- Born: February 25, 1917 Pecos, New Mexico
- Died: March 18, 1975 (aged 58) Albuquerque, New Mexico
- Occupation: Educator

= María Dolores Gonzáles (educator) =

Bilingual educator (1917-1975

María Dolores Gonzáles (1917–1975), known more popularly by her middle name Dolores, was an educator in New Mexico who was on the forefront of bilingual educator for Spanish language education programs. She was called "La Doctora" after receiving her PhD.

==Biography==
María Dolores Gonzáles was born on February 25, 1917, in Pecos, New Mexico to parents Geronimo and Paulita Rivera de Gonzales. She was the third of nine children and called "Lola" as a nickname.

In 1940, census records indicate that she was married to Carlos Gonzales.
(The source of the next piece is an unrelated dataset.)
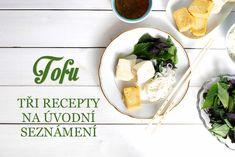 Tofu recepty – jednoduché a snadné, vhodné pro seznámení Tofu, Tempeh, Yummy Food, Lunch, Cheese, Dinner, Cooking, Recipes, Food Ideas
===Education and career===
Gonzáles attended Pecos public schools during her youth. She attended Highlands University and received a bachelor's degree in elementary education and English.

Gonzáles taught in Pecos for 17 years. She was a county principal for San Miguel County.

She attended University of Columbia for her master's degree, and Pennsylvania State University for her doctorate.

Gonzáles traveled to Latin America as an elementary advisor to the United States Agency for International Development of Education in Central and South America. In this role she worked with teachers in Latin American countries to compile textbooks for Spanish language classes.

Gonzales was an associate professor of Elementary Education at the University of New Mexico. She led the Bilingual Education Program Material Production Institute and developed the Tierra de Encanto or Land of Enchantment series. These were bilingual readers for elementary students that provided lessons in formal Spanish for students that spoke Spanish at home.

===Death and legacy===
Gonzales died on March 18, 1975, in Albuquerque, New Mexico.

In July 1975, the National Institute on Access to Higher Education for the Mexican American was dedicated in her memory.

The Dolores Gonzales Elementary School in Albuquerque, New Mexico is named for her. The school has a Dual Language Immersion Program and recognizes her work in promoting bilingual education.

At the school there is a marker from the New Mexico Historic Marker Initiative.